[begin SOURCE PASSAGE]
The tale is both charming and open to interpretation. According to legend, a group of Benedictine monks in the Abbey of St-Hilaire (east of Limoux) pioneered the ‘méthode ancestrale,’ which involves bottling wines that have not finished their primary fermentation. Thus, the fermentation is completed inside the bottle, adding effervescence to the wine. Records dating back to 1544 reference a higher price and different bottle shape (sparkling wine requires a stronger glass); producers regard this as strong evidence of the birth of ‘méthode ancestrale’ in the Languedoc-Roussillon. However, several respected critics have debunked this claim, observing that there is no incontrovertible proof that the ‘méthode ancestrale’ was pioneered in the 1500s.
Nevertheless, some evidence is that winemakers in Gaillac and Limoux have been utilizing this ancient technique for centuries. A geographer to the French monarch Louis XIV made written observations about the wines of southwest France in the late 17th century – both Gaillac and Limoux wines were described as sparkling. And yet, a detailed description of the ‘méthode ancestrale’ has never surfaced in ancient records. It is a mystery that will probably never be solved.
But there is no doubt that wine regions across France have been making traditional method fizz since the 19th century. According to historians, the Champagne benchmark was emulated (albeit the varieties were often different) in Alsace, Bordeaux, Burgundy, Limoux, Loire, Jura, and the Rhone long before the term ‘Crémant‘ was adopted as a catch-all designation.
[end SOURCE PASSAGE]
[begin RAW RECORDS]
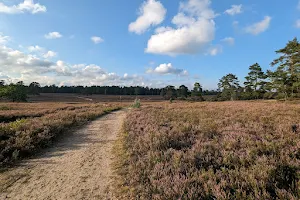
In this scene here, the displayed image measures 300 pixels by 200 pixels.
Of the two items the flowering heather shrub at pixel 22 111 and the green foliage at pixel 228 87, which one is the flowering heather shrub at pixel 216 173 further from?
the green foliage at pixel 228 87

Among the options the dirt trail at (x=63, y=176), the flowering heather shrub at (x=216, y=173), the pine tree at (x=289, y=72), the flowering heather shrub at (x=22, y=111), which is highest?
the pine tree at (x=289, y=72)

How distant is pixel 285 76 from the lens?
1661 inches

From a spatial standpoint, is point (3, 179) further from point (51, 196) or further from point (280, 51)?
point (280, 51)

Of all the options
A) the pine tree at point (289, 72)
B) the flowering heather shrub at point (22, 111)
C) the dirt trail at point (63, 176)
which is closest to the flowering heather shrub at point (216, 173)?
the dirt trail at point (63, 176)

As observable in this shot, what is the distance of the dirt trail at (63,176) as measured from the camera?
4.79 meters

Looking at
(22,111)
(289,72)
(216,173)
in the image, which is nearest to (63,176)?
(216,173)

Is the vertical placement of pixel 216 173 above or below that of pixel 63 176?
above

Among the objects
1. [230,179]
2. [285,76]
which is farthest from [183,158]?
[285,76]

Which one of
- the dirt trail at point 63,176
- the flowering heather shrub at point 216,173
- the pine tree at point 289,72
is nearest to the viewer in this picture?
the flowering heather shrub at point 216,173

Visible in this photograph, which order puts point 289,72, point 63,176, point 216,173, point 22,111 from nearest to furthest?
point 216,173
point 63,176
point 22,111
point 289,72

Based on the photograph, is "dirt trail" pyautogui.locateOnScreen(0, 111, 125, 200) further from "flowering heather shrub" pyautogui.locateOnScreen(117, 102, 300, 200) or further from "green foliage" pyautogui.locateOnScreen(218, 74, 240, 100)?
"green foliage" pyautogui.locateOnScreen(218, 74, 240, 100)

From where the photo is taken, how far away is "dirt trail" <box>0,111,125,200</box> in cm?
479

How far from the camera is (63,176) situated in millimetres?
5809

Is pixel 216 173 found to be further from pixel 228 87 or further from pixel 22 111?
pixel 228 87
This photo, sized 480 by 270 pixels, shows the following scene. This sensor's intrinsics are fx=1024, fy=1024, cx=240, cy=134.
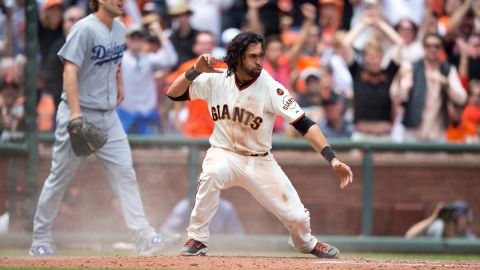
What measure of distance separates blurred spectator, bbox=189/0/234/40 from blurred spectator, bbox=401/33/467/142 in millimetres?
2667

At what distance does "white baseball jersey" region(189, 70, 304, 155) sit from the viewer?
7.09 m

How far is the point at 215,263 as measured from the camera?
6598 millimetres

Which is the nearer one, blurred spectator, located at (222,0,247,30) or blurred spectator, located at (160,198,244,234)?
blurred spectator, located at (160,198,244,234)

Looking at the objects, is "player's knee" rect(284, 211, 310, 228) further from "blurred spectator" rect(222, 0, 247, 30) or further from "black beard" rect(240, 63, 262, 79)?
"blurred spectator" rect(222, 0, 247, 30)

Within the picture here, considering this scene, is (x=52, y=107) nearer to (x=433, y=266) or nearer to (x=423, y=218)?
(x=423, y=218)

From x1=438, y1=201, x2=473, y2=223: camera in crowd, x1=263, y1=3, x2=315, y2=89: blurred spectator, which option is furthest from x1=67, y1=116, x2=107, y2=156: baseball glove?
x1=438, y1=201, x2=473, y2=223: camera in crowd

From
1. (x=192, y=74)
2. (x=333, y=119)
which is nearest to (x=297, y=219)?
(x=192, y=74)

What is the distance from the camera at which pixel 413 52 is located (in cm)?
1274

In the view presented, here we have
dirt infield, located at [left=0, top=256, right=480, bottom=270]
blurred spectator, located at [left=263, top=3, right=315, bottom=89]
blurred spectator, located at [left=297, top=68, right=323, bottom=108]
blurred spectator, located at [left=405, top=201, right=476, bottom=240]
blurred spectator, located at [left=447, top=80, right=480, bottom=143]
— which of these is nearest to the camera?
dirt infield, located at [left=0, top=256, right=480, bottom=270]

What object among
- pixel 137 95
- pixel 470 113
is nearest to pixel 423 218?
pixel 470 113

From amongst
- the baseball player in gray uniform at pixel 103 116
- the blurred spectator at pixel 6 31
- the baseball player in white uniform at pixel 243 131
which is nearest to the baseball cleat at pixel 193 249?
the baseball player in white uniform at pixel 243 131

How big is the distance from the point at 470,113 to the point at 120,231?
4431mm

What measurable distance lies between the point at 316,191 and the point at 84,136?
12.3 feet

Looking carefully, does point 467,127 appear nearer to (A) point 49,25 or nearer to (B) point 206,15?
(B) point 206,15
[end RAW RECORDS]
REQUIRED TASKS:
1/ Translate this sentence from the passage on the history of sparkling wine into Spanish: "It is a mystery that will probably never be solved."
2/ Reproduce everything in the passage on the history of sparkling wine from "Nevertheless, some evidence" down to "a catch-all designation.".
These lines were taken from a source unrelated to the text.

COMPLETE ANSWERS:
1/ Es un misterio que probablemente nunca se resolverá.

2/
Nevertheless, some evidence is that winemakers in Gaillac and Limoux have been utilizing this ancient technique for centuries. A geographer to the French monarch Louis XIV made written observations about the wines of southwest France in the late 17th century – both Gaillac and Limoux wines were described as sparkling. And yet, a detailed description of the ‘méthode ancestrale’ has never surfaced in ancient records. It is a mystery that will probably never be solved.
But there is no doubt that wine regions across France have been making traditional method fizz since the 19th century. According to historians, the Champagne benchmark was emulated (albeit the varieties were often different) in Alsace, Bordeaux, Burgundy, Limoux, Loire, Jura, and the Rhone long before the term ‘Crémant‘ was adopted as a catch-all designation.